L’estimation des débits écologiques s’appuie sur l’expertise : elle nécessite avant tout une bonne connaissance de l’hydrologie locale et des usages anthropiques avec lesquels elle interagit, ce qui n’est pas toujours simple sur les bassins versants amont non jaugés et/ou les bassins fortement anthropisés (la connaissance d’une hydrologie de référence y est incertaine). L’approche doit être adaptée dans le contexte des cours d’eau intermittents ou lorsque d’autres facteurs de contrôle (ex : polluants) sont limitants pour la réponse biologique. 

Si la définition de débits écologiques a principalement concerné la réglementation sur les ouvrages et la définition de régimes réservés, elle s’étend à la gestion quantitative de la ressource en eau. 

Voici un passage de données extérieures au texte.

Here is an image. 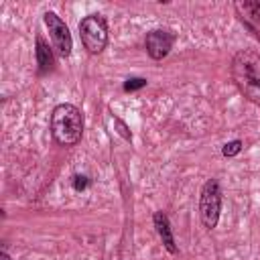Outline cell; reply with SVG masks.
<instances>
[{"instance_id":"1","label":"cell","mask_w":260,"mask_h":260,"mask_svg":"<svg viewBox=\"0 0 260 260\" xmlns=\"http://www.w3.org/2000/svg\"><path fill=\"white\" fill-rule=\"evenodd\" d=\"M232 79L240 93L260 106V55L250 49H242L232 59Z\"/></svg>"},{"instance_id":"2","label":"cell","mask_w":260,"mask_h":260,"mask_svg":"<svg viewBox=\"0 0 260 260\" xmlns=\"http://www.w3.org/2000/svg\"><path fill=\"white\" fill-rule=\"evenodd\" d=\"M51 134L57 144L73 146L83 134V114L73 104H59L51 114Z\"/></svg>"},{"instance_id":"3","label":"cell","mask_w":260,"mask_h":260,"mask_svg":"<svg viewBox=\"0 0 260 260\" xmlns=\"http://www.w3.org/2000/svg\"><path fill=\"white\" fill-rule=\"evenodd\" d=\"M79 37L87 53L98 55L108 45V24L102 14H87L79 22Z\"/></svg>"},{"instance_id":"4","label":"cell","mask_w":260,"mask_h":260,"mask_svg":"<svg viewBox=\"0 0 260 260\" xmlns=\"http://www.w3.org/2000/svg\"><path fill=\"white\" fill-rule=\"evenodd\" d=\"M221 213V189L215 179L205 181L199 195V217L207 230H213Z\"/></svg>"},{"instance_id":"5","label":"cell","mask_w":260,"mask_h":260,"mask_svg":"<svg viewBox=\"0 0 260 260\" xmlns=\"http://www.w3.org/2000/svg\"><path fill=\"white\" fill-rule=\"evenodd\" d=\"M43 22H45V26L49 30V37H51V43H53V49L57 51V55L63 57V59L69 57L71 55V49H73L69 26L55 12H45L43 14Z\"/></svg>"},{"instance_id":"6","label":"cell","mask_w":260,"mask_h":260,"mask_svg":"<svg viewBox=\"0 0 260 260\" xmlns=\"http://www.w3.org/2000/svg\"><path fill=\"white\" fill-rule=\"evenodd\" d=\"M173 43H175V35L171 30H167V28H152L150 32H146L144 49H146L150 59L160 61V59H165L171 53Z\"/></svg>"},{"instance_id":"7","label":"cell","mask_w":260,"mask_h":260,"mask_svg":"<svg viewBox=\"0 0 260 260\" xmlns=\"http://www.w3.org/2000/svg\"><path fill=\"white\" fill-rule=\"evenodd\" d=\"M238 18L260 37V0H238L234 2Z\"/></svg>"},{"instance_id":"8","label":"cell","mask_w":260,"mask_h":260,"mask_svg":"<svg viewBox=\"0 0 260 260\" xmlns=\"http://www.w3.org/2000/svg\"><path fill=\"white\" fill-rule=\"evenodd\" d=\"M152 221H154V230H156V234H158V238H160L162 246L167 248V252L177 254V252H179V248H177V242H175V236H173V230H171V221H169V217H167L162 211H156V213H154V217H152Z\"/></svg>"},{"instance_id":"9","label":"cell","mask_w":260,"mask_h":260,"mask_svg":"<svg viewBox=\"0 0 260 260\" xmlns=\"http://www.w3.org/2000/svg\"><path fill=\"white\" fill-rule=\"evenodd\" d=\"M37 65L41 71H47L53 65V51L49 49V43H45L43 37H37Z\"/></svg>"},{"instance_id":"10","label":"cell","mask_w":260,"mask_h":260,"mask_svg":"<svg viewBox=\"0 0 260 260\" xmlns=\"http://www.w3.org/2000/svg\"><path fill=\"white\" fill-rule=\"evenodd\" d=\"M242 148H244V142H242V140H230V142L223 144L221 154H223V156H236V154L242 152Z\"/></svg>"},{"instance_id":"11","label":"cell","mask_w":260,"mask_h":260,"mask_svg":"<svg viewBox=\"0 0 260 260\" xmlns=\"http://www.w3.org/2000/svg\"><path fill=\"white\" fill-rule=\"evenodd\" d=\"M144 85H146L144 77H128L124 81V91H136V89H142Z\"/></svg>"},{"instance_id":"12","label":"cell","mask_w":260,"mask_h":260,"mask_svg":"<svg viewBox=\"0 0 260 260\" xmlns=\"http://www.w3.org/2000/svg\"><path fill=\"white\" fill-rule=\"evenodd\" d=\"M114 130L124 138V140H132V132H130V128L124 124V120H120L118 116H114Z\"/></svg>"},{"instance_id":"13","label":"cell","mask_w":260,"mask_h":260,"mask_svg":"<svg viewBox=\"0 0 260 260\" xmlns=\"http://www.w3.org/2000/svg\"><path fill=\"white\" fill-rule=\"evenodd\" d=\"M87 185H89V181L85 175H73V189L75 191H83Z\"/></svg>"},{"instance_id":"14","label":"cell","mask_w":260,"mask_h":260,"mask_svg":"<svg viewBox=\"0 0 260 260\" xmlns=\"http://www.w3.org/2000/svg\"><path fill=\"white\" fill-rule=\"evenodd\" d=\"M0 260H10V256L6 252H0Z\"/></svg>"}]
</instances>
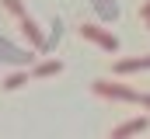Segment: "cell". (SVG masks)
<instances>
[{"instance_id": "6da1fadb", "label": "cell", "mask_w": 150, "mask_h": 139, "mask_svg": "<svg viewBox=\"0 0 150 139\" xmlns=\"http://www.w3.org/2000/svg\"><path fill=\"white\" fill-rule=\"evenodd\" d=\"M91 91L105 101H126V104H140V91L126 87V84H115V80H94Z\"/></svg>"}, {"instance_id": "7a4b0ae2", "label": "cell", "mask_w": 150, "mask_h": 139, "mask_svg": "<svg viewBox=\"0 0 150 139\" xmlns=\"http://www.w3.org/2000/svg\"><path fill=\"white\" fill-rule=\"evenodd\" d=\"M80 38L94 42V45L105 49V52H119V38H115L112 32H105V28H98V25H80Z\"/></svg>"}, {"instance_id": "3957f363", "label": "cell", "mask_w": 150, "mask_h": 139, "mask_svg": "<svg viewBox=\"0 0 150 139\" xmlns=\"http://www.w3.org/2000/svg\"><path fill=\"white\" fill-rule=\"evenodd\" d=\"M140 70H150V56H133V59H119L112 66L115 77H126V73H140Z\"/></svg>"}, {"instance_id": "277c9868", "label": "cell", "mask_w": 150, "mask_h": 139, "mask_svg": "<svg viewBox=\"0 0 150 139\" xmlns=\"http://www.w3.org/2000/svg\"><path fill=\"white\" fill-rule=\"evenodd\" d=\"M147 118H129V122H122V125H115L112 129V139H129V136H140V132H147Z\"/></svg>"}, {"instance_id": "5b68a950", "label": "cell", "mask_w": 150, "mask_h": 139, "mask_svg": "<svg viewBox=\"0 0 150 139\" xmlns=\"http://www.w3.org/2000/svg\"><path fill=\"white\" fill-rule=\"evenodd\" d=\"M21 32H25V38H28V42H32L35 49H45V35L38 32V25L32 21V18H28V14L21 18Z\"/></svg>"}, {"instance_id": "8992f818", "label": "cell", "mask_w": 150, "mask_h": 139, "mask_svg": "<svg viewBox=\"0 0 150 139\" xmlns=\"http://www.w3.org/2000/svg\"><path fill=\"white\" fill-rule=\"evenodd\" d=\"M56 73H63V63L59 59H45V63H38V66H32V77H56Z\"/></svg>"}, {"instance_id": "52a82bcc", "label": "cell", "mask_w": 150, "mask_h": 139, "mask_svg": "<svg viewBox=\"0 0 150 139\" xmlns=\"http://www.w3.org/2000/svg\"><path fill=\"white\" fill-rule=\"evenodd\" d=\"M28 77H32V73H11V77L4 80V87H7V91H18V87L28 84Z\"/></svg>"}, {"instance_id": "ba28073f", "label": "cell", "mask_w": 150, "mask_h": 139, "mask_svg": "<svg viewBox=\"0 0 150 139\" xmlns=\"http://www.w3.org/2000/svg\"><path fill=\"white\" fill-rule=\"evenodd\" d=\"M4 7H7V11H11V14L18 18V21L25 18V7H21V0H4Z\"/></svg>"}, {"instance_id": "9c48e42d", "label": "cell", "mask_w": 150, "mask_h": 139, "mask_svg": "<svg viewBox=\"0 0 150 139\" xmlns=\"http://www.w3.org/2000/svg\"><path fill=\"white\" fill-rule=\"evenodd\" d=\"M140 104H143V108L150 111V94H140Z\"/></svg>"}, {"instance_id": "30bf717a", "label": "cell", "mask_w": 150, "mask_h": 139, "mask_svg": "<svg viewBox=\"0 0 150 139\" xmlns=\"http://www.w3.org/2000/svg\"><path fill=\"white\" fill-rule=\"evenodd\" d=\"M147 28H150V21H147Z\"/></svg>"}]
</instances>
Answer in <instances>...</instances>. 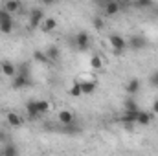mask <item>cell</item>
<instances>
[{
  "mask_svg": "<svg viewBox=\"0 0 158 156\" xmlns=\"http://www.w3.org/2000/svg\"><path fill=\"white\" fill-rule=\"evenodd\" d=\"M59 123H61V125H63V127H66V125H72V123H74V112H70V110H61V112H59Z\"/></svg>",
  "mask_w": 158,
  "mask_h": 156,
  "instance_id": "cell-11",
  "label": "cell"
},
{
  "mask_svg": "<svg viewBox=\"0 0 158 156\" xmlns=\"http://www.w3.org/2000/svg\"><path fill=\"white\" fill-rule=\"evenodd\" d=\"M151 84L153 86H158V70L153 72V76H151Z\"/></svg>",
  "mask_w": 158,
  "mask_h": 156,
  "instance_id": "cell-27",
  "label": "cell"
},
{
  "mask_svg": "<svg viewBox=\"0 0 158 156\" xmlns=\"http://www.w3.org/2000/svg\"><path fill=\"white\" fill-rule=\"evenodd\" d=\"M123 109H125V112H134V110H140V109H138V101H136L132 96H129V97L123 101Z\"/></svg>",
  "mask_w": 158,
  "mask_h": 156,
  "instance_id": "cell-16",
  "label": "cell"
},
{
  "mask_svg": "<svg viewBox=\"0 0 158 156\" xmlns=\"http://www.w3.org/2000/svg\"><path fill=\"white\" fill-rule=\"evenodd\" d=\"M17 76H24V77H30V64L28 63H22L17 70Z\"/></svg>",
  "mask_w": 158,
  "mask_h": 156,
  "instance_id": "cell-23",
  "label": "cell"
},
{
  "mask_svg": "<svg viewBox=\"0 0 158 156\" xmlns=\"http://www.w3.org/2000/svg\"><path fill=\"white\" fill-rule=\"evenodd\" d=\"M0 143H2V145L7 143V142H6V132H4V130H0Z\"/></svg>",
  "mask_w": 158,
  "mask_h": 156,
  "instance_id": "cell-28",
  "label": "cell"
},
{
  "mask_svg": "<svg viewBox=\"0 0 158 156\" xmlns=\"http://www.w3.org/2000/svg\"><path fill=\"white\" fill-rule=\"evenodd\" d=\"M17 70H19V68H17L11 61H7V59L0 63V72H2L6 77H17Z\"/></svg>",
  "mask_w": 158,
  "mask_h": 156,
  "instance_id": "cell-4",
  "label": "cell"
},
{
  "mask_svg": "<svg viewBox=\"0 0 158 156\" xmlns=\"http://www.w3.org/2000/svg\"><path fill=\"white\" fill-rule=\"evenodd\" d=\"M0 156H19V149H17V145L11 143V142L4 143V145H2V153H0Z\"/></svg>",
  "mask_w": 158,
  "mask_h": 156,
  "instance_id": "cell-12",
  "label": "cell"
},
{
  "mask_svg": "<svg viewBox=\"0 0 158 156\" xmlns=\"http://www.w3.org/2000/svg\"><path fill=\"white\" fill-rule=\"evenodd\" d=\"M109 44H110V48H112L116 53H121V51H125V48L129 46V44H127V39H123L121 35H116V33L109 37Z\"/></svg>",
  "mask_w": 158,
  "mask_h": 156,
  "instance_id": "cell-1",
  "label": "cell"
},
{
  "mask_svg": "<svg viewBox=\"0 0 158 156\" xmlns=\"http://www.w3.org/2000/svg\"><path fill=\"white\" fill-rule=\"evenodd\" d=\"M92 26H94V30L101 31V30H103V26H105V22H103V18H101V17H94V18H92Z\"/></svg>",
  "mask_w": 158,
  "mask_h": 156,
  "instance_id": "cell-25",
  "label": "cell"
},
{
  "mask_svg": "<svg viewBox=\"0 0 158 156\" xmlns=\"http://www.w3.org/2000/svg\"><path fill=\"white\" fill-rule=\"evenodd\" d=\"M0 31L2 33H11L13 31V18L4 9H0Z\"/></svg>",
  "mask_w": 158,
  "mask_h": 156,
  "instance_id": "cell-2",
  "label": "cell"
},
{
  "mask_svg": "<svg viewBox=\"0 0 158 156\" xmlns=\"http://www.w3.org/2000/svg\"><path fill=\"white\" fill-rule=\"evenodd\" d=\"M35 103H37V109H39L40 116H42V114H46V112H50V103H48L46 99H37Z\"/></svg>",
  "mask_w": 158,
  "mask_h": 156,
  "instance_id": "cell-21",
  "label": "cell"
},
{
  "mask_svg": "<svg viewBox=\"0 0 158 156\" xmlns=\"http://www.w3.org/2000/svg\"><path fill=\"white\" fill-rule=\"evenodd\" d=\"M151 121H153V114L151 112H145V110L138 112V121H136L138 125H149Z\"/></svg>",
  "mask_w": 158,
  "mask_h": 156,
  "instance_id": "cell-17",
  "label": "cell"
},
{
  "mask_svg": "<svg viewBox=\"0 0 158 156\" xmlns=\"http://www.w3.org/2000/svg\"><path fill=\"white\" fill-rule=\"evenodd\" d=\"M76 46H77L81 51L88 50V46H90V37H88L86 31H79L77 35H76Z\"/></svg>",
  "mask_w": 158,
  "mask_h": 156,
  "instance_id": "cell-5",
  "label": "cell"
},
{
  "mask_svg": "<svg viewBox=\"0 0 158 156\" xmlns=\"http://www.w3.org/2000/svg\"><path fill=\"white\" fill-rule=\"evenodd\" d=\"M134 6H136V7H151L153 4L147 2V0H142V2H134Z\"/></svg>",
  "mask_w": 158,
  "mask_h": 156,
  "instance_id": "cell-26",
  "label": "cell"
},
{
  "mask_svg": "<svg viewBox=\"0 0 158 156\" xmlns=\"http://www.w3.org/2000/svg\"><path fill=\"white\" fill-rule=\"evenodd\" d=\"M7 15H13V13H17V11H20L22 9V4L20 2H13V0H9V2H6L4 4V7H2Z\"/></svg>",
  "mask_w": 158,
  "mask_h": 156,
  "instance_id": "cell-15",
  "label": "cell"
},
{
  "mask_svg": "<svg viewBox=\"0 0 158 156\" xmlns=\"http://www.w3.org/2000/svg\"><path fill=\"white\" fill-rule=\"evenodd\" d=\"M46 57H48V61H52V63H57L59 59H61V51H59V48L57 46H48L46 48Z\"/></svg>",
  "mask_w": 158,
  "mask_h": 156,
  "instance_id": "cell-14",
  "label": "cell"
},
{
  "mask_svg": "<svg viewBox=\"0 0 158 156\" xmlns=\"http://www.w3.org/2000/svg\"><path fill=\"white\" fill-rule=\"evenodd\" d=\"M127 44H129L131 48H134V50H140V48L145 46V40L142 39V37H132L131 40H127Z\"/></svg>",
  "mask_w": 158,
  "mask_h": 156,
  "instance_id": "cell-19",
  "label": "cell"
},
{
  "mask_svg": "<svg viewBox=\"0 0 158 156\" xmlns=\"http://www.w3.org/2000/svg\"><path fill=\"white\" fill-rule=\"evenodd\" d=\"M103 7H105V15H118L121 9V4L116 0H109V2H105Z\"/></svg>",
  "mask_w": 158,
  "mask_h": 156,
  "instance_id": "cell-10",
  "label": "cell"
},
{
  "mask_svg": "<svg viewBox=\"0 0 158 156\" xmlns=\"http://www.w3.org/2000/svg\"><path fill=\"white\" fill-rule=\"evenodd\" d=\"M90 66H92L94 70H101V68H103V59H101L99 55H92V59H90Z\"/></svg>",
  "mask_w": 158,
  "mask_h": 156,
  "instance_id": "cell-22",
  "label": "cell"
},
{
  "mask_svg": "<svg viewBox=\"0 0 158 156\" xmlns=\"http://www.w3.org/2000/svg\"><path fill=\"white\" fill-rule=\"evenodd\" d=\"M70 96H72V97H79V96H83L81 83H74V84H72V88H70Z\"/></svg>",
  "mask_w": 158,
  "mask_h": 156,
  "instance_id": "cell-24",
  "label": "cell"
},
{
  "mask_svg": "<svg viewBox=\"0 0 158 156\" xmlns=\"http://www.w3.org/2000/svg\"><path fill=\"white\" fill-rule=\"evenodd\" d=\"M96 81H81V90H83V94H94V90H96Z\"/></svg>",
  "mask_w": 158,
  "mask_h": 156,
  "instance_id": "cell-18",
  "label": "cell"
},
{
  "mask_svg": "<svg viewBox=\"0 0 158 156\" xmlns=\"http://www.w3.org/2000/svg\"><path fill=\"white\" fill-rule=\"evenodd\" d=\"M140 88H142V83H140V79L138 77H132L127 84H125V92H127L129 96H132V97L140 92Z\"/></svg>",
  "mask_w": 158,
  "mask_h": 156,
  "instance_id": "cell-6",
  "label": "cell"
},
{
  "mask_svg": "<svg viewBox=\"0 0 158 156\" xmlns=\"http://www.w3.org/2000/svg\"><path fill=\"white\" fill-rule=\"evenodd\" d=\"M46 17H44V11L37 7V9H31V13H30V28H40V24H42V20H44Z\"/></svg>",
  "mask_w": 158,
  "mask_h": 156,
  "instance_id": "cell-3",
  "label": "cell"
},
{
  "mask_svg": "<svg viewBox=\"0 0 158 156\" xmlns=\"http://www.w3.org/2000/svg\"><path fill=\"white\" fill-rule=\"evenodd\" d=\"M33 59H35L37 63H40V64L50 63V61H48V57H46V51H40V50H35V51H33Z\"/></svg>",
  "mask_w": 158,
  "mask_h": 156,
  "instance_id": "cell-20",
  "label": "cell"
},
{
  "mask_svg": "<svg viewBox=\"0 0 158 156\" xmlns=\"http://www.w3.org/2000/svg\"><path fill=\"white\" fill-rule=\"evenodd\" d=\"M30 84H31V79H30V77H24V76H17V77H13V83H11L13 90L26 88V86H30Z\"/></svg>",
  "mask_w": 158,
  "mask_h": 156,
  "instance_id": "cell-9",
  "label": "cell"
},
{
  "mask_svg": "<svg viewBox=\"0 0 158 156\" xmlns=\"http://www.w3.org/2000/svg\"><path fill=\"white\" fill-rule=\"evenodd\" d=\"M6 121L11 125V127H22L24 125V117H20V114H17V112H7L6 114Z\"/></svg>",
  "mask_w": 158,
  "mask_h": 156,
  "instance_id": "cell-8",
  "label": "cell"
},
{
  "mask_svg": "<svg viewBox=\"0 0 158 156\" xmlns=\"http://www.w3.org/2000/svg\"><path fill=\"white\" fill-rule=\"evenodd\" d=\"M55 28H57V20L52 18V17H46V18L42 20V24H40V30H42L44 33H50V31H53Z\"/></svg>",
  "mask_w": 158,
  "mask_h": 156,
  "instance_id": "cell-13",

Dans le bassin Rhône-Méditerranée, des études sur les « volumes prélevables » lancées dès 2009 dans environ 70 bassins en déficit quantitatif (forte pression de prélèvement en étiage) ont conduit à la définition de Débits Objectifs d’Etiage mensuels (DOE) et de volumes prélevables associés, notifiés par le préfet coordonnateur de bassin. La démarche a pris en compte les notions de débits écologiques et d’habitats aquatiques dans ces bassins, fournissant ainsi des études intégrées sur lesquelles se basent les actuels projets de territoires pour la gestion de l’eau (PTGE). La notion de débit écologique est ainsi prise en compte dans la gestion structurelle de l’eau pour la recherche de solutions négociées dans les territoires pour l’atteinte de l’équilibre quantitatif, combinant économies d’eau, modifications des pratiques et aménagements. Les débits biologiques participent également à la gestion de crise en tant que composante des débits de crise (DCR) seuils en dessous desquels seuls les usages dits prioritaires dans le Code de l’Environnement (Article L. 211-1) sont autorisés.

En Adour-Garonne, des points nodaux associés à des valeurs de DOE et DCR sont définis dès le SDAGE de 1996. Les valeurs de DOE sont définies soit à partir d’objectifs de dilution des rejets de l’époque (Débits Minimum Admissibles) soit en se basant sur les débits d’étiage mesurés, sur une période antérieure au développement de l’irrigation, en général période avant 1990. Le Schéma Directeur d’Aménagement et de Gestions des Eaux (SDAGE) de 1996 a renvoyé vers les PGE (Plans de Gestion des Etiages) et les SAGE (Schémas d’Aménagement et de Gestions des Eaux) l’expertise locale de ces valeurs et la possibilité de les redéfinir localement pour les intégrer lors des révisions des SDAGE. Dans ce cadre, en l’absence des connaissances actuelles sur les débits écologiques, les DOE ont généralement été fixés par une estimation des débits d’étiage naturels. Sur les dernières années, et en particulier pour les dix DOE modifiés dans le cadre du SDAGE 2021-2027, leur révision a été réalisée sur la base d’études de bassins, prenant en compte les caractéristiques écologiques des milieux : caractéristiques hydrauliques (vitesses, franchissement des tronçons, etc.) et estimations de l’habitat des espèces présentes. L’intégration d’aspects écologiques dans la démarche a souvent contribué à objectiver les débats.